Like a vision from a Jerome K. Jerome novel, three men, a canoe and a camera set off from Wayford Bridge to explore the North Walsham and Dilham canal and paddle up to Honing lock. Dragonflies and Swallows swooped low over the water ahead of the canoe as we made our way into the main channel. By sheer good fortune we had picked a perfect day for our trip during the wettest June for thirty years, bright sunlight with just a hint of a following breeze .
To see a video of our trip along the canal click here.
Great tracts of the North Walsham and Dilham canal have remained derelict and untouched for years since the last wherry traded there in the 1930's. As nature has encroached and reclaimed the banks and water margins only small craft are able to navigate the waterway. This splendid isolation has created a semi wilderness and provided a truly memorable journey for those prepared to make the effort. The canal still has a generous width at the Wayford end with enough depth to allow cruisers up to the staithe at Dilham. Fork right (or starboard) at the Dilham turn and the old canal sets off toward Honing, Briggate, Ebridge and Bacton Wood. Built almost two hundred years ago the canal served the mills along its nine miles. When it was first opened the canal reached as far Swafield and Antingham but this section was abandoned and de-watered in 1893. Currently the only navigable sections are between Wayford Bridge and Honing lock, with a recently opened section from Ebridge mill to Spa Common.
Wayford Bridge |
Fallen trees anchored by their roots. |
There are very few man made features along the this stretch of the canal, once the noise of traffic is left behind at Wayford bridge there is a sense of remoteness, of glorious isolation. We were travelling back in time to the days of the wherries where no clocks or timetables held sway, only wind and tide.
Tonnage Bridge |
"Tonnage Long Reach" so named by the early watermen is the stretch of water leading up to Tonnage bridge. This is a particularly picturesque section of the canal, it was like paddling through a John Constable landscape complete with long horned highland cattle wallowing in the shallows. It is not difficult to understand why there is resistance to parts of the canal being renovated, who would want to share this idyllic stretch of waterway with the chattering masses if they did not have to?
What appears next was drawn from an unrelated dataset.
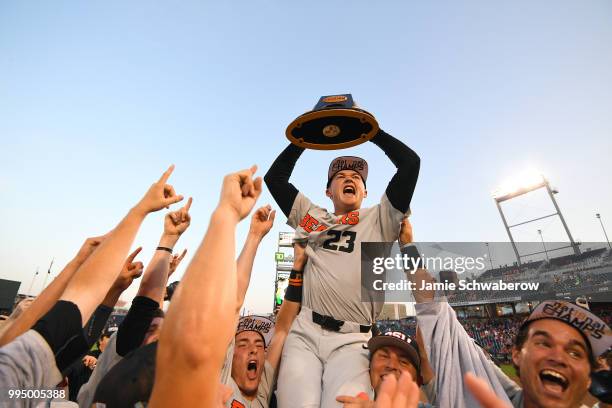 Kevin Abel of the Oregon State Beavers celebrates after defeating the Arkansas Razorbacks during the Division I Men's Baseball Championship held at...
Onward beyond Tonnage bridge great floating rafts of water-lily's slip beneath our canoe. Lush reed beds line the banks punctuated by overhanging tree branches that gently break the surface of the still water.
The canal winds through open country passing lush, rolling pastures. Crows call out from a distant wood while a host of dragonflies fly alongside us, the only sounds are birdsong and the rippling water flowing out behind the paddles - priceless!
Around half distance the canal begins to narrow dramatically, the encroaching reed beds grow tall on both banks and threaten to choke the channel. Decaying trees line the margins their skeletal remains stand stark against the sky. The breadth of the canal recedes until there is barely enough room to continue. The reeds stand taller than our canoe, whispering to us as they chafe the gunwale of our little craft as we push through them.
The Canal Narrows Dramatically |
Honing Lock |
The impressions and views expressed in this article are solely my own and may differ to the views of land owners and other interested parties along this beautiful canal.